From the above graph, we can see that KNN is a nonlinear classifier.

Now, we visualize the result for the test set.

# Visualising the Test set results 
from matplotlib.colors import ListedColormap 
X_set, y_set = X_test, y_test 
X1, X2 = np.meshgrid(np.arange(start = X_set[:, 0].min() - 1, stop = X_set[:, 0].max() + 1, step = 0.01), 
np.arange(start = X_set[:, 1].min() - 1, stop = X_set[:, 1].max() + 1, step = 0.01)) 
plt.contourf(X1, X2, classifier.predict(np.array([X1.ravel(), X2.ravel()]).T).reshape(X1.shape), alpha = 0.75, 
cmap = ListedColormap(('red', 'green'))) 
plt.xlim(X1.min(), X1.max()) 
plt.ylim(X2.min(), X2.max()) 

for i, j in enumerate(np.unique(y_set)): 
    plt.scatter(X_set[y_set == j, 0], X_set[y_set == j, 1], c = ListedColormap(('red', 'green'))(i), label = j) 

plt.title('K-NN (Test set)') 
plt.xlabel('Age') 
plt.ylabel('Estimated Salary') 
plt.legend() plt.show()

21_knn_7

After executing this code, we can see that these regions are perfectly fitted to the test observation. We can see that the real observation point is in the right region.

Implementing KNN in R

In case you need it, an R version of the Python code above is right below. All the steps as discussed in the Python code have also been exactly done in its R version.
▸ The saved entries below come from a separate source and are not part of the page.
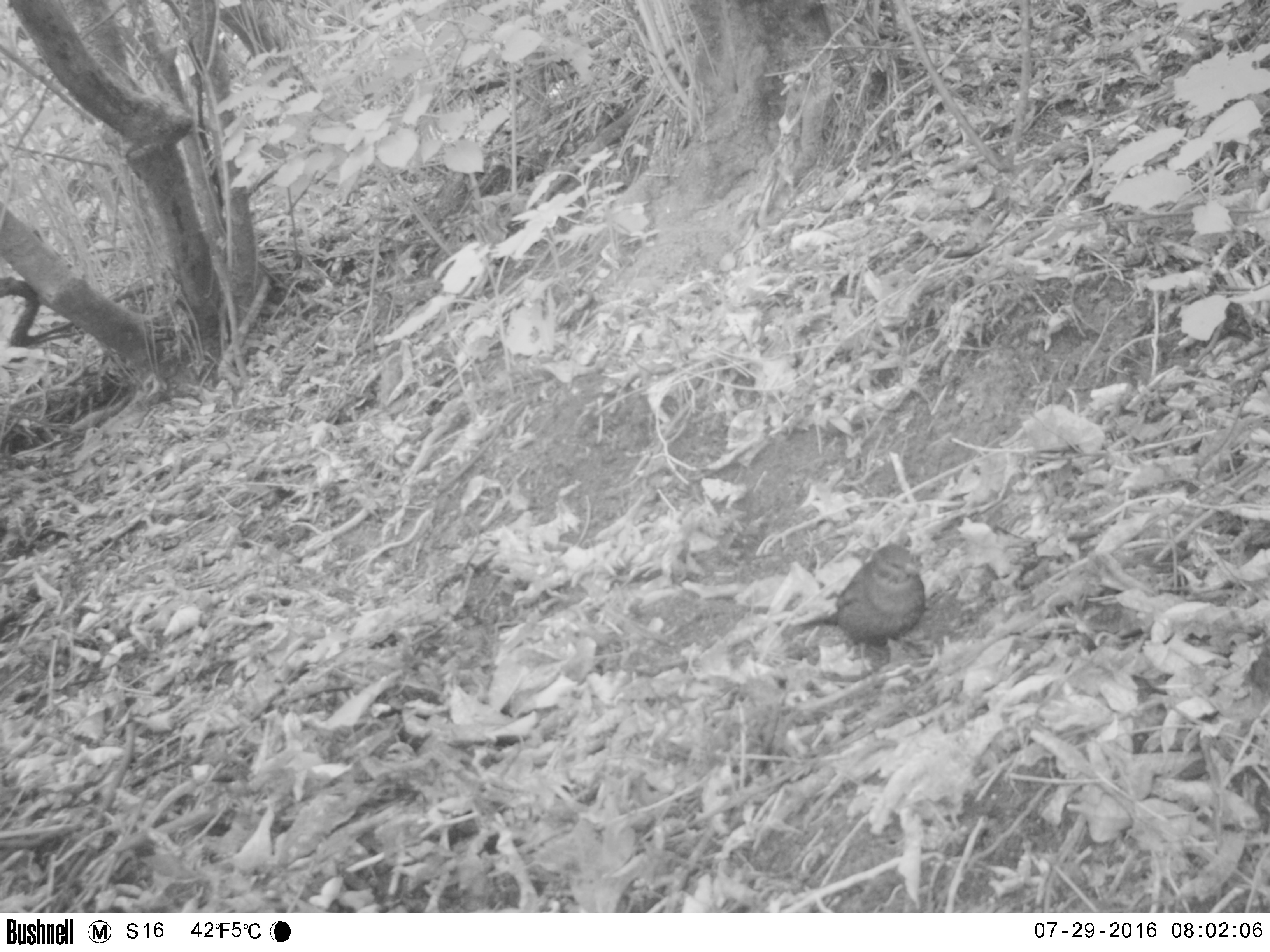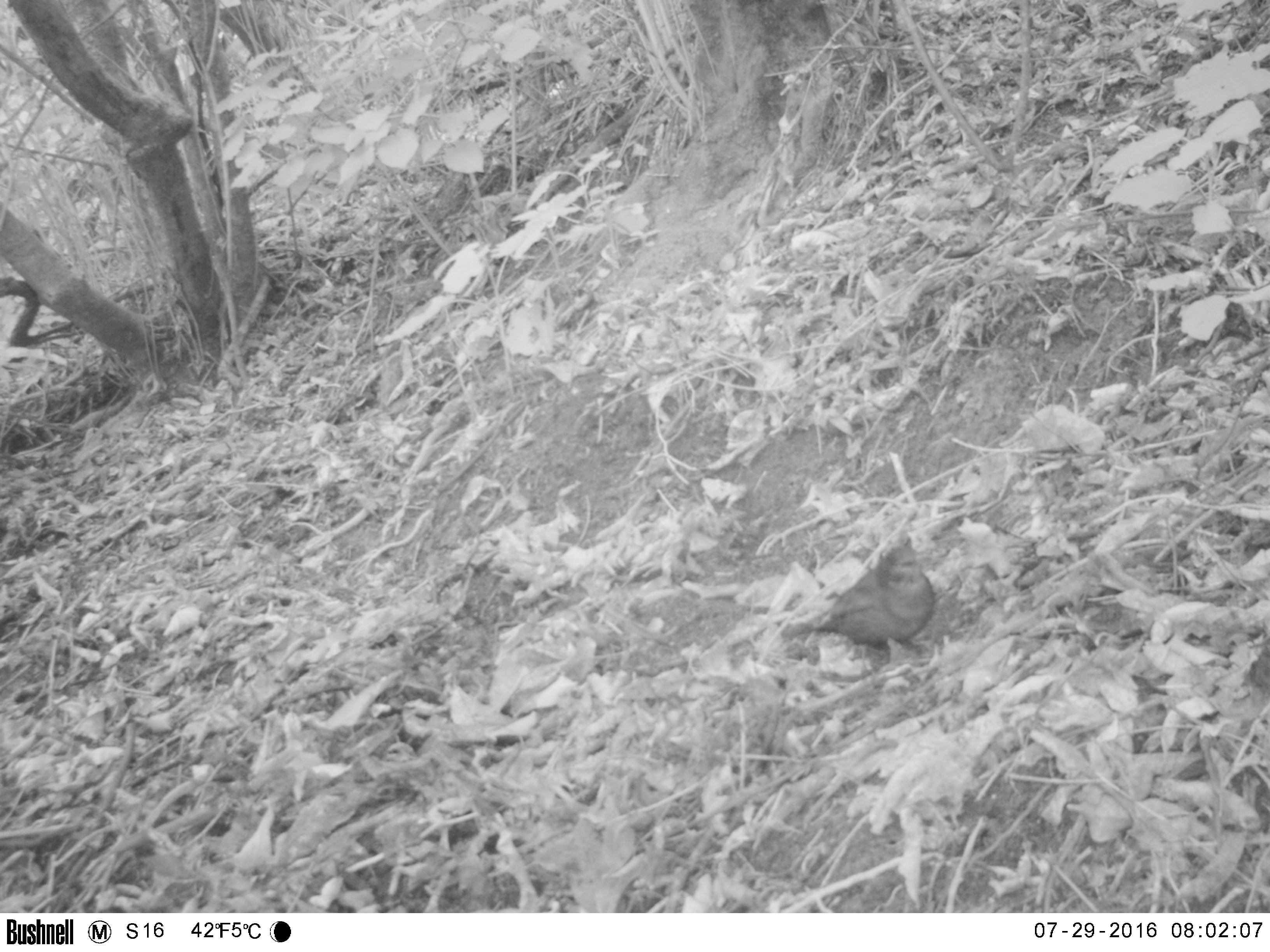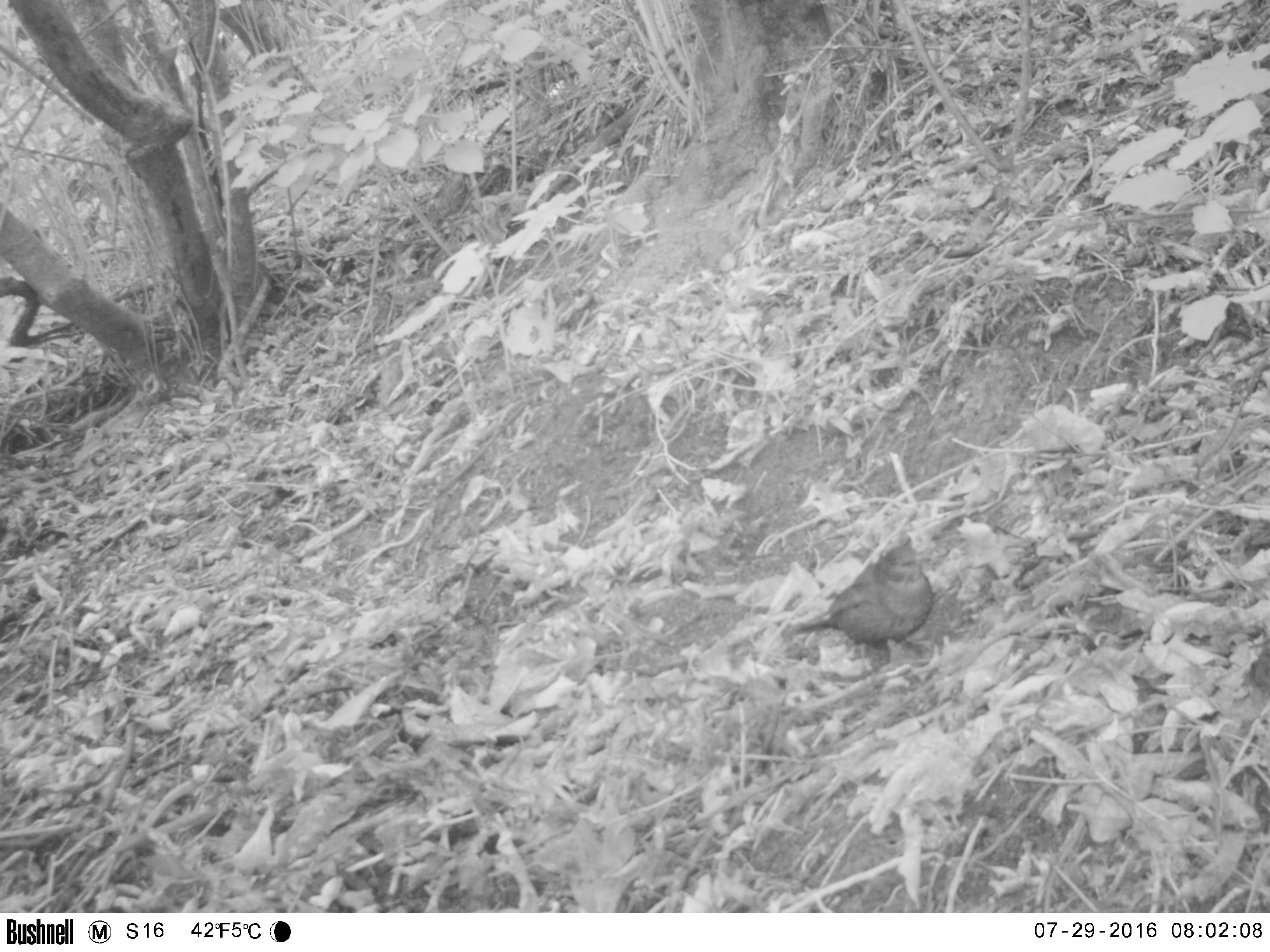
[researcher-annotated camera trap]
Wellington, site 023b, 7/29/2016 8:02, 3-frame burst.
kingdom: Animalia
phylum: Chordata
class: Aves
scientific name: Aves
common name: bird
Bird (Aves).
Hence, both codes are identical.

# Importing the dataset 
dataset = read.csv('Social_Network_Ads.csv') 
dataset = dataset[3:5] 

# Encoding the target feature as factor dataset
$Purchased = factor(dataset$Purchased, levels = c(0, 1)) 

# Splitting the dataset into the Training set and Test set 
# install.packages('caTools') 
library(caTools) 
set.seed(123) 
split = sample.split(dataset$Purchased, SplitRatio = 0.75) 
training_set = subset(dataset, split == TRUE) 
test_set = subset(dataset, split == FALSE) 

# Feature Scaling 
training_set[-3] = scale(training_set[-3]) 
test_set[-3] = scale(test_set[-3]) 

# Fitting K-NN to the Training set and Predicting the Test set results 
library(class) 
y_pred = knn(train = training_set[, -3], test = test_set[, -3], cl = training_set[, 3], k = 5, prob = TRUE) 
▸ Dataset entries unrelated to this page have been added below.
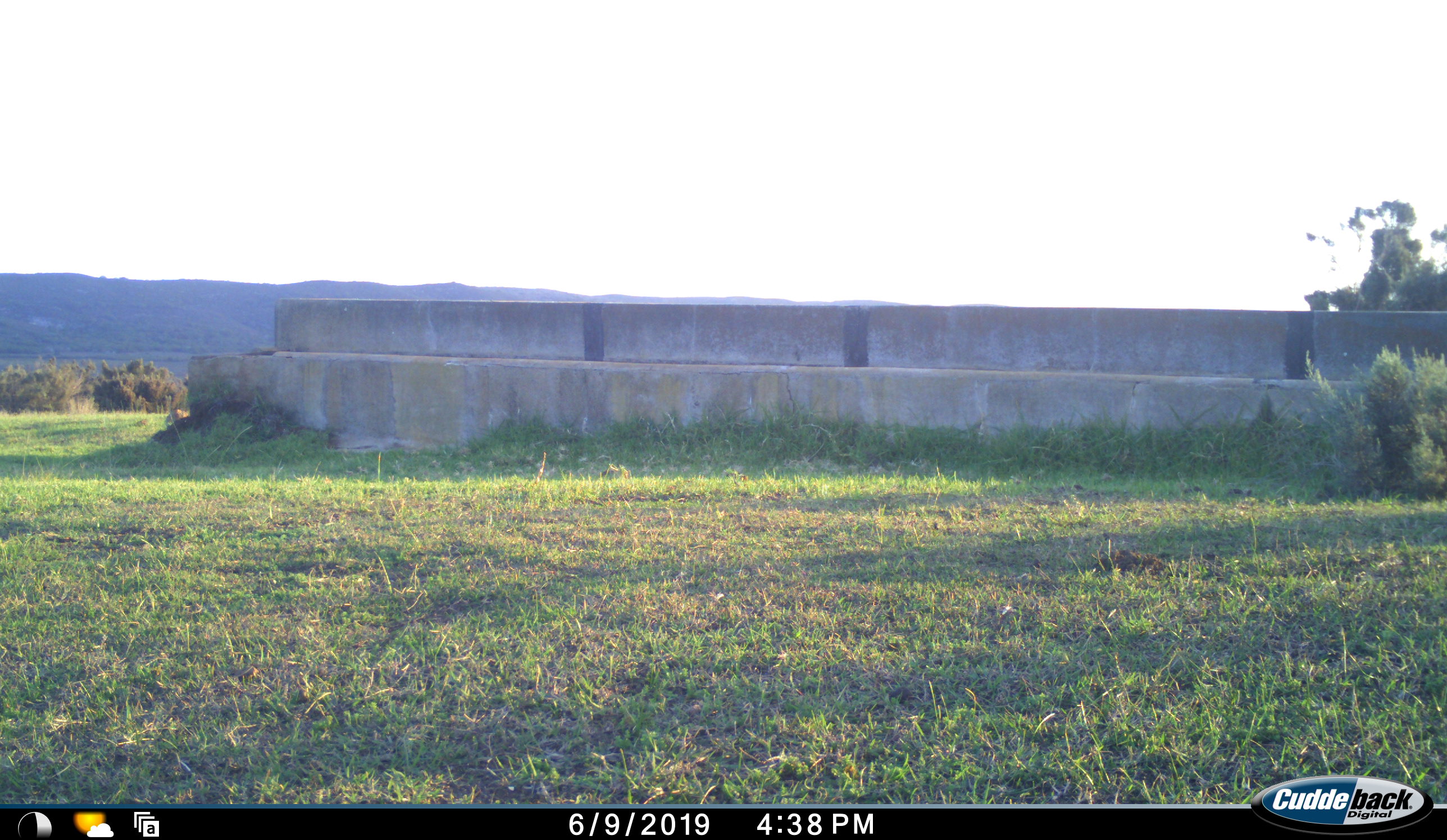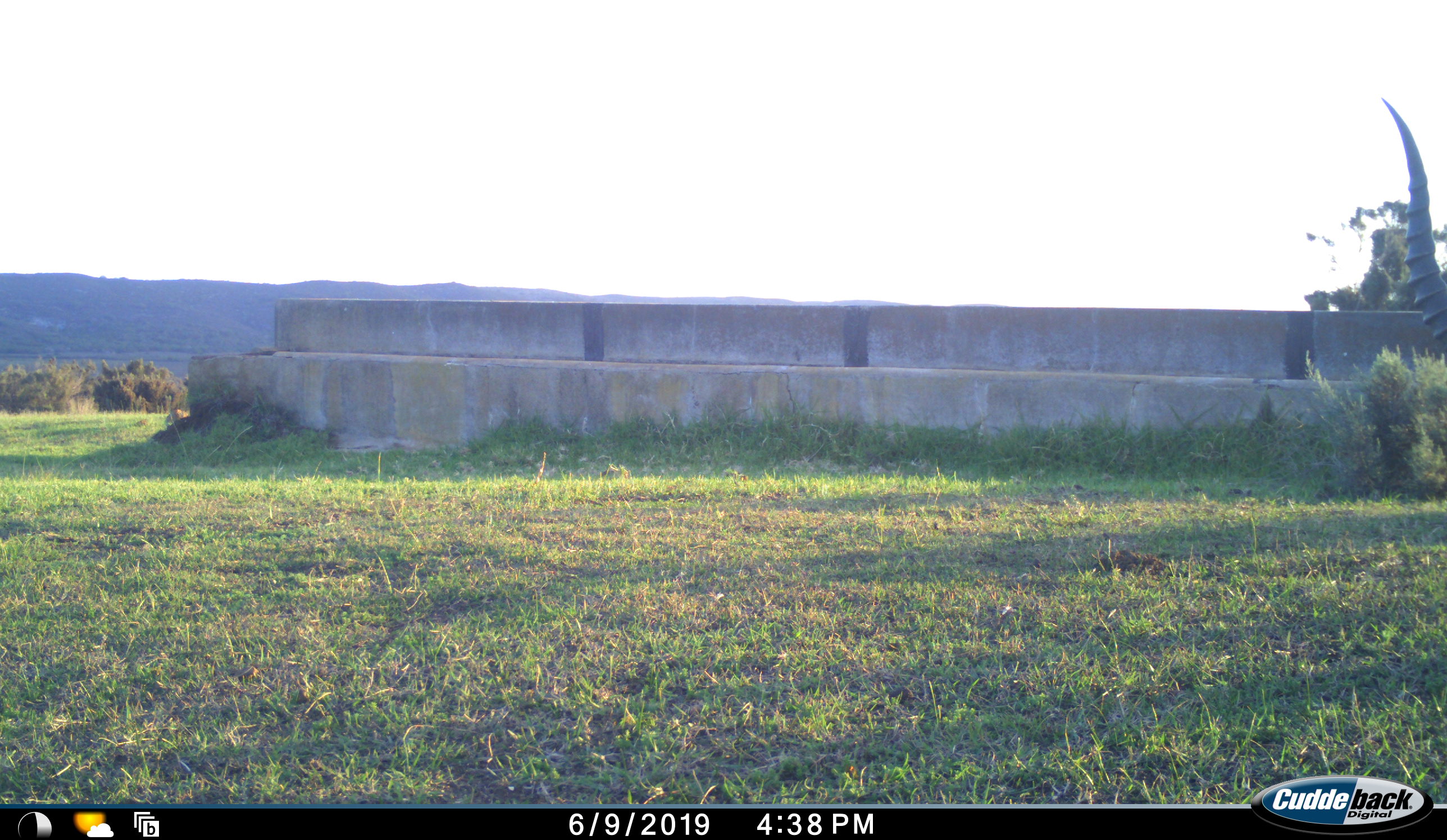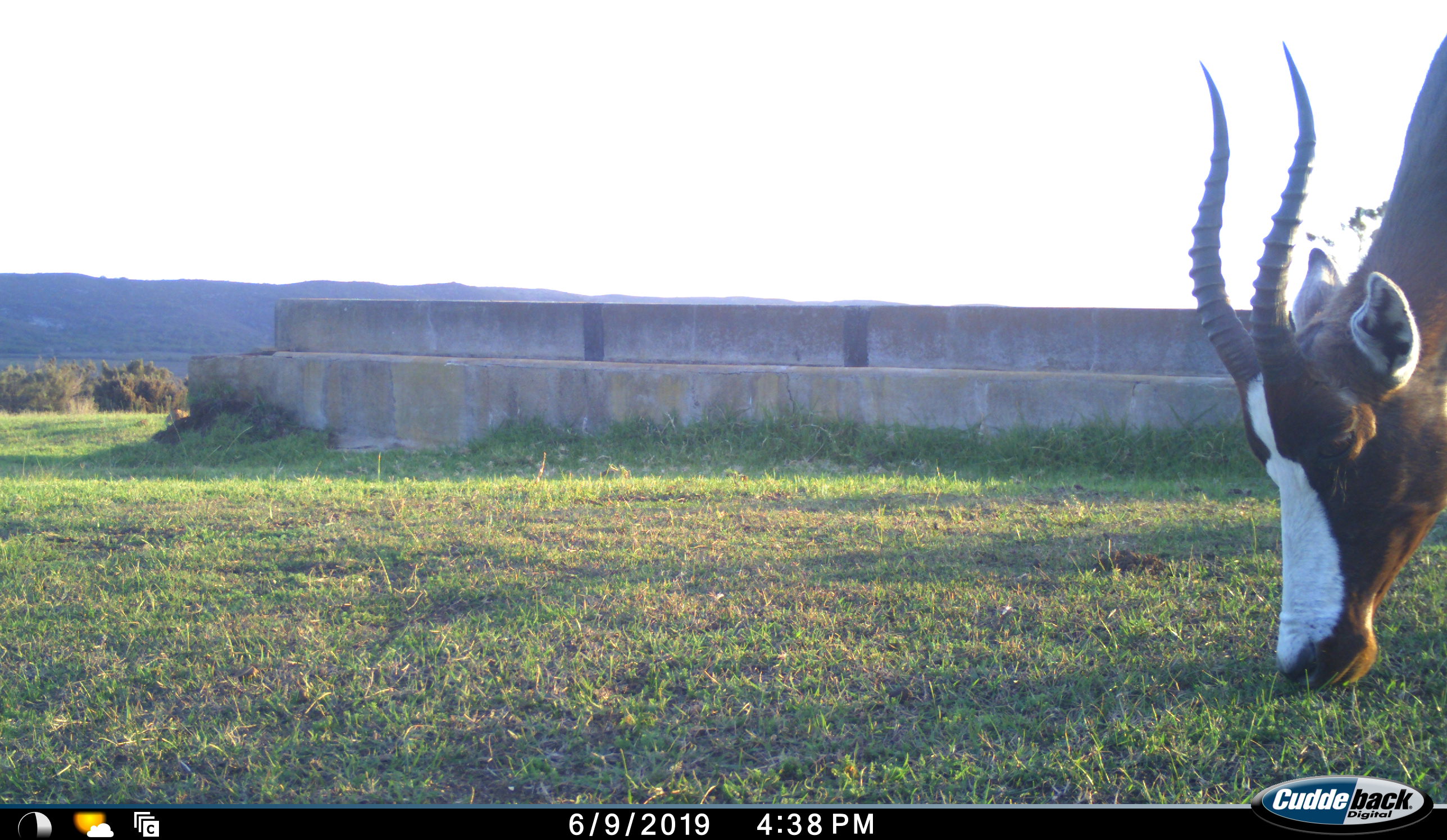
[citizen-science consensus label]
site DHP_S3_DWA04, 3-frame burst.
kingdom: Animalia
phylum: Chordata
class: Mammalia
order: Artiodactyla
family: Bovidae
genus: Damaliscus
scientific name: Damaliscus pygargus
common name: bontebok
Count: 1.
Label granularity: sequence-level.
# Making the Confusion Matrix 
cm = table(test_set[, 3], y_pred) 

# Visualising the Training set results 
library(ElemStatLearn) 
set = training_set 
X1 = seq(min(set[, 1]) - 1, max(set[, 1]) + 1, by = 0.01) 
X2 = seq(min(set[, 2]) - 1, max(set[, 2]) + 1, by = 0.01) 
grid_set = expand.grid(X1, X2) 
colnames(grid_set) = c('Age', 'EstimatedSalary') 
y_grid = knn(train = training_set[, -3], test = grid_set, cl = training_set[, 3], k = 5) 
plot(set[, -3], main = 'K-NN (Training set)', xlab = 'Age', ylab = 'Estimated Salary', xlim = range(X1), ylim = range(X2)) 
contour(X1, X2, matrix(as.numeric(y_grid), length(X1), length(X2)), add = TRUE) 
points(grid_set, pch = '.', col = ifelse(y_grid == 1, 'springgreen3', 'tomato')) 
points(set, pch = 21, bg = ifelse(set[, 3] == 1, 'green4', 'red3')) 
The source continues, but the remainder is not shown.